My internship has gotten much better this week. I’ve had more tasks to do and I now have more of a plan for what I’ll be doing for the rest of my time there. Most of the work I’ve been doing has been surrounding the impact that artificial intelligence will have on consulting companies, particularly compensation benchmarking firms like Vencon. I’ve also still been spending time in other departments and learning more about what they do, which has been interesting. There hasn’t been much in my internship or in general that has been too hard to adapt to. The only thing that has been an adjustment is how long it takes to get places. The trains and buses are so easy to use, but Berlin is so wide spread that most places we go require a pretty long commute compared to what I’m used to at home. My commute to work is about an hour each way, which is a lot more than most places I would go to at home. However, it makes it a lot easier that I don’t have to be at the office until 10 each day.
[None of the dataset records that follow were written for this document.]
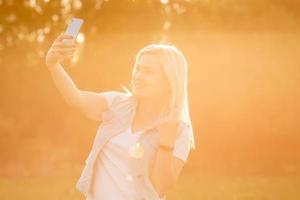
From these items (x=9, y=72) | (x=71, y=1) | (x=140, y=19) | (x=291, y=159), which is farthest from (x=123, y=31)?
(x=291, y=159)

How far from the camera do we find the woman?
10.3ft

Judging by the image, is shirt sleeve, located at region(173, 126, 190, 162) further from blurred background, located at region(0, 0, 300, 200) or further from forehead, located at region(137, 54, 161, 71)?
blurred background, located at region(0, 0, 300, 200)

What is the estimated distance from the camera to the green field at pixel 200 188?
38.1 ft

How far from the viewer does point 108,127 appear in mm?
3340

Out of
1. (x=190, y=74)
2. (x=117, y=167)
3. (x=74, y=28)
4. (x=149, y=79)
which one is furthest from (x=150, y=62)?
(x=190, y=74)

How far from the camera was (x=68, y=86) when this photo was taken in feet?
10.8

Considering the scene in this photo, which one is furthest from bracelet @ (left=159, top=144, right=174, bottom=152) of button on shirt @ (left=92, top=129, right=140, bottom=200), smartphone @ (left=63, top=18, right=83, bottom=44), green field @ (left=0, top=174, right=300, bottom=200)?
green field @ (left=0, top=174, right=300, bottom=200)

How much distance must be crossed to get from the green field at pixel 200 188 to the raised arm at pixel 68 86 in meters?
8.14

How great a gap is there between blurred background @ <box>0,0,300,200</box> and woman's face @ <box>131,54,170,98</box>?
13.3 metres

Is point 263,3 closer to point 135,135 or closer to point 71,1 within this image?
point 71,1

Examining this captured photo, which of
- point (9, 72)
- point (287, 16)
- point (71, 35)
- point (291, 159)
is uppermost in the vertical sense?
point (71, 35)

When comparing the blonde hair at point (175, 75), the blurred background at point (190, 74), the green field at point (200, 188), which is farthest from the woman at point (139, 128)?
the blurred background at point (190, 74)

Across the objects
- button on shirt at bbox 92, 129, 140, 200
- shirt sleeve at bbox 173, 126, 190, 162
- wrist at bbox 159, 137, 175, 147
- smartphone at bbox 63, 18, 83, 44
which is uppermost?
smartphone at bbox 63, 18, 83, 44

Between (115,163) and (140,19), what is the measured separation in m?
14.4
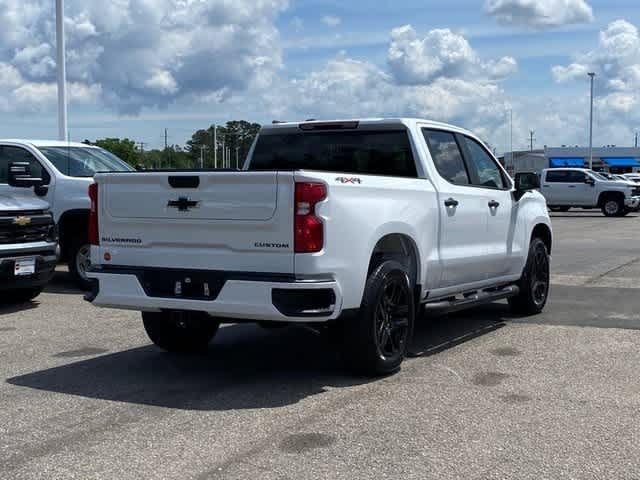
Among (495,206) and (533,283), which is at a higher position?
(495,206)

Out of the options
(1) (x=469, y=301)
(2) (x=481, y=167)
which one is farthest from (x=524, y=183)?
(1) (x=469, y=301)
I was most concerned about the language barrier, but there have been few situations where it has been a problem. Berlin is such an international city that there hasn’t been anything that has been an overwhelming culture shock. I expected that the language barrier would be more of an obstacle in other parts of the country, but even in Hamburg, everyone we encountered spoke English.
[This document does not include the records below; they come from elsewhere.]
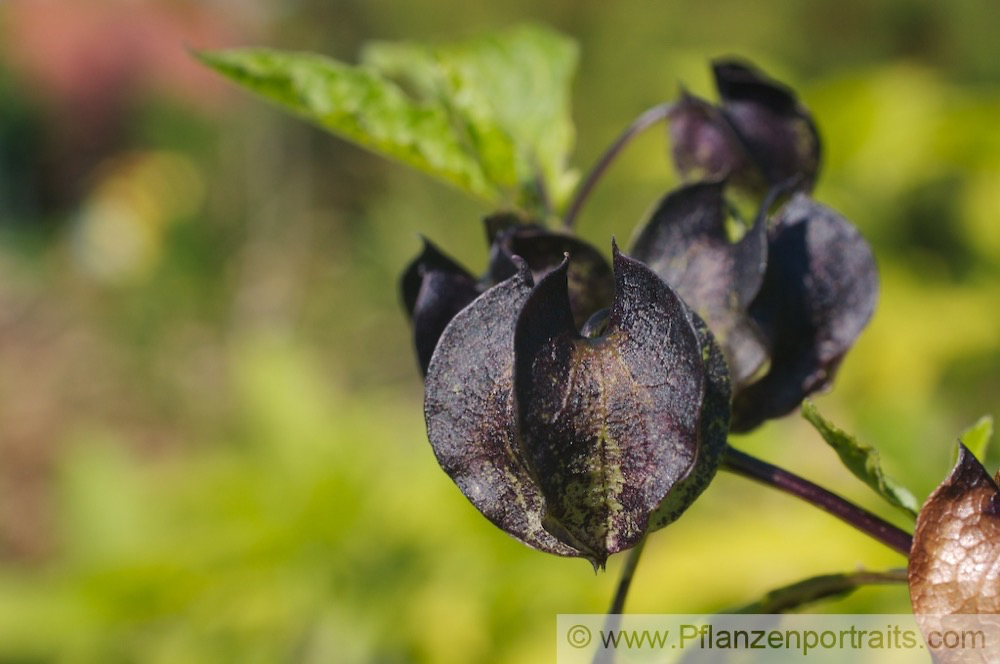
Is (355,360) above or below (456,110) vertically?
below

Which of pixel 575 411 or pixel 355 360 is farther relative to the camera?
pixel 355 360

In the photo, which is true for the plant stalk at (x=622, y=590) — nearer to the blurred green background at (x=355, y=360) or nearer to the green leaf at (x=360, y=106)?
the green leaf at (x=360, y=106)

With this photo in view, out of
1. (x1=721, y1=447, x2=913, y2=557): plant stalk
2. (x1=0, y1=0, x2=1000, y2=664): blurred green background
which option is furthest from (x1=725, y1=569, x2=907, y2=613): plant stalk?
(x1=0, y1=0, x2=1000, y2=664): blurred green background

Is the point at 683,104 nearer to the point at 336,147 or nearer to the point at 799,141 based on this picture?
the point at 799,141

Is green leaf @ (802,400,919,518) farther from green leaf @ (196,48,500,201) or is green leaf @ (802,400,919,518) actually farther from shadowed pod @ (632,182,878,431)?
green leaf @ (196,48,500,201)

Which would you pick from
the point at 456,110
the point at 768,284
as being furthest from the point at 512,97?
the point at 768,284

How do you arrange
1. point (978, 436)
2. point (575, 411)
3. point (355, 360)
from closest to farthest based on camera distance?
1. point (575, 411)
2. point (978, 436)
3. point (355, 360)

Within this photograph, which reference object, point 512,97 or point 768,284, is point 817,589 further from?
point 512,97
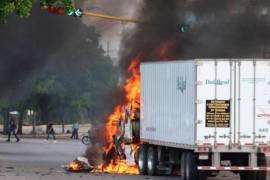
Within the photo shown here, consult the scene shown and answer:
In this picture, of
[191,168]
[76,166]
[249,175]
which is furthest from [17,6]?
[76,166]

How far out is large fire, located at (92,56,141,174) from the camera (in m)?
25.5

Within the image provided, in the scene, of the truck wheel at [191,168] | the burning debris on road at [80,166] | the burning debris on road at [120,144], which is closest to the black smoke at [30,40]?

Over the weekend, I took a trip to Hamburg, which was about a 2 hour train ride from Berlin. Our train ride was quite an experience because we weren’t aware of how the seat reservations worked. We didn’t reserve specific seats with our tickets because it was more expensive and we didn’t think we had to. However, the train was extremely crowded and almost all of the seats were reserved. Above each seat, there’s a small screen that says from which stations the seat is reserved for, but we didn’t even notice the screens. We sat in whatever empty seats we could find and quickly got kicked out by the people who had them reserved, so I’m glad we know how the seating works for future trips. We got there Saturday morning and left Sunday night, so we had two full days to explore Hamburg, but I wish we could have stayed longer because I absolutely loved it. When we got there, we got breakfast and then visited Saint Michael’s Church, the most famous church in Hamburg. We were able to go all the way to the top to see a panoramic view of the city, and also in the crypt in the basement of the church. Behind the church, we walked through Krameramtsstuben, which are some of the oldest surviving residential buildings in Hamburg that survived bomb raids in World War II. There is a restaurant and a few small shops, which are in this cover picture. After that, we walked around the harbor and saw the Elbphilharmonie concert hall that was recently built right on the water. The building was beautiful and so much bigger than I expected. We then walked through Speicherstadt, the world’s largest warehouse district and looked around the city center. We got dinner at a cute restaurant and then got ice cream and sat by the water for the rest of the night. On Sunday, we spent most of the day walking along the lake and hanging out by the water, and then got dinner at a different restaurant on the water. Hamburg was a completely different vibe from Berlin. Hamburg’s architecture and location on the water as a port city gave it a completely different feeling from Berlin. Berlin also seems much more laid back and alternative than Hamburg, which was interesting to experience. Next weekend, we are going to Munich, so I’m really excited to see how it compares to Berlin and Hamburg.